There are a lot of projections that the independent space is going to earn market share more broadly and the wirehouses are going to go “sideways to down,” according to Matt Brinker, head of national partner development at United Capital.
Brinker pointed to research that Envestnet compiled in April of industry trends. Envestnet’s research projects that wirehouses will continue to lose market share into 2021, while regional firms and RIAs are forecast to gain share.
The research looks at both historical and projected market share of client investment assets across industry segments. In 2013, 38% of the market share was in wirehouses. By 2016, the wirehouses’ market share had dropped slightly to 36%, and by 2021 it’s projected to drop further to 33%.
Comparatively, the Envestnet research finds that the market share of IBDs and RIAs has increased slightly and will continue to do so. In 2013, 13% of the market share of assets was in IBDs and RIAs respectively. By 2016, the percentage of market share for both of these industry segments had increased to 14% each. BY 2021, the research projects that 14% of the market share will be in IBDs and 15% in RIAs.
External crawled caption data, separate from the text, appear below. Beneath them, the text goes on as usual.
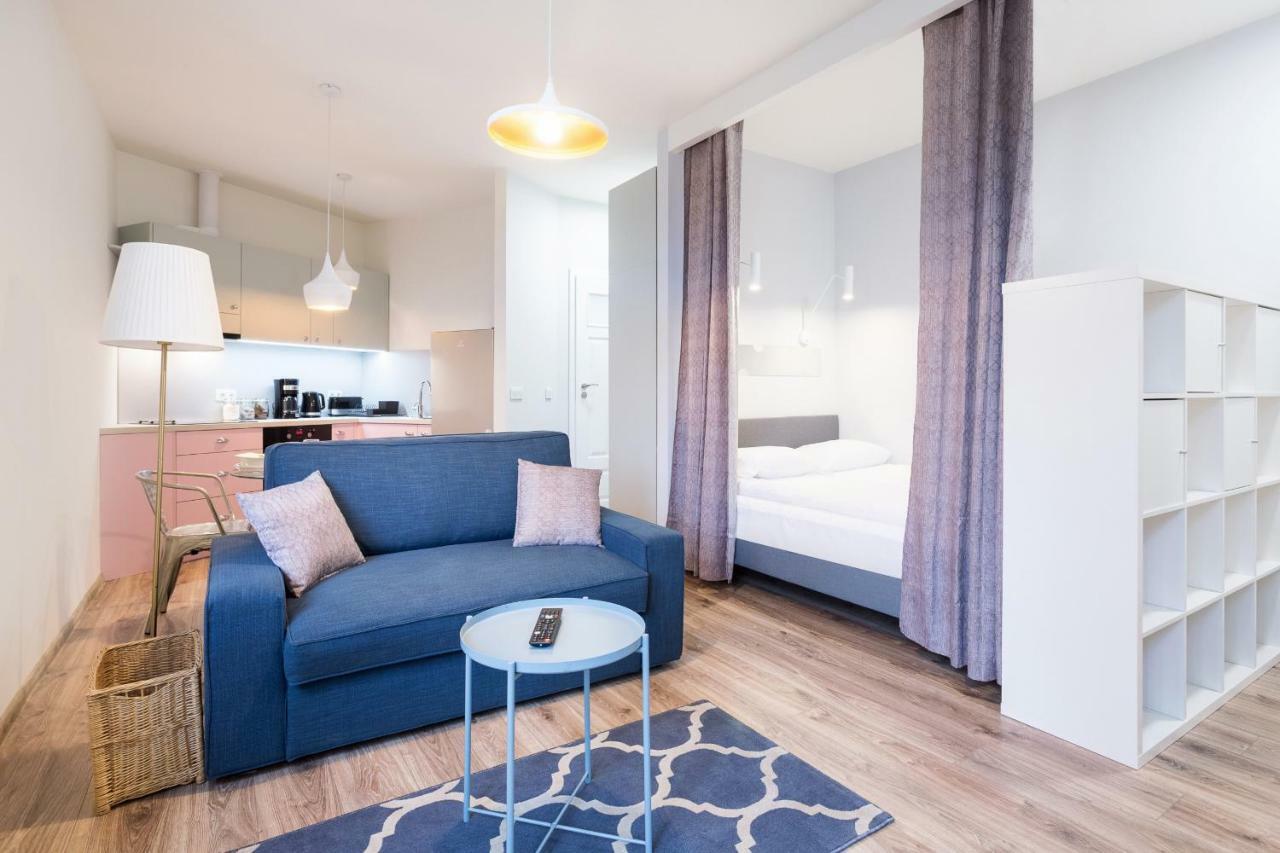 Apartments Mtp Poznan Maleckiego By Renters 外观 照片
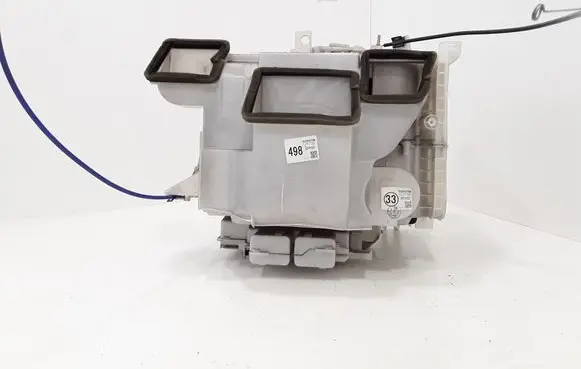 Toyota Yaris Heater blower radiator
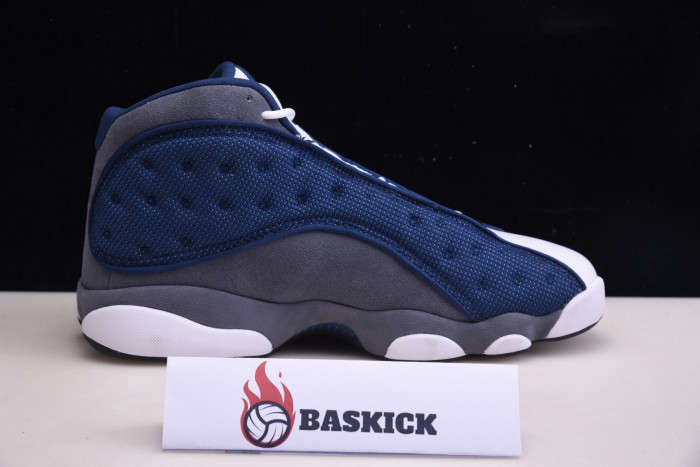 air jordan 13 retro "flint" (2020) - 414571-404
However, Brinker is not buying it.
“I don’t fundamentally believe that” wirehouses are approaching their demise, he said.
Brinker sat down with ThinkAdvisor during a recent visit to New York to discuss why he’s less worried about robo-advisors and more worried about the wirehouses.
According to Brinker, though, the wirehouses are doing “just fine.”
“We’ve been forecasting this death and the demise of the wirehouse for 20-plus years. If you go back and look at their quarter-over-quarter performance, profits, revenues, they’re at all-time highs.”
For example, Merrill Lynch and Morgan Stanley reported record first-quarter revenue, Brinker pointed out during a recent presentation at In|Vest conference in New York.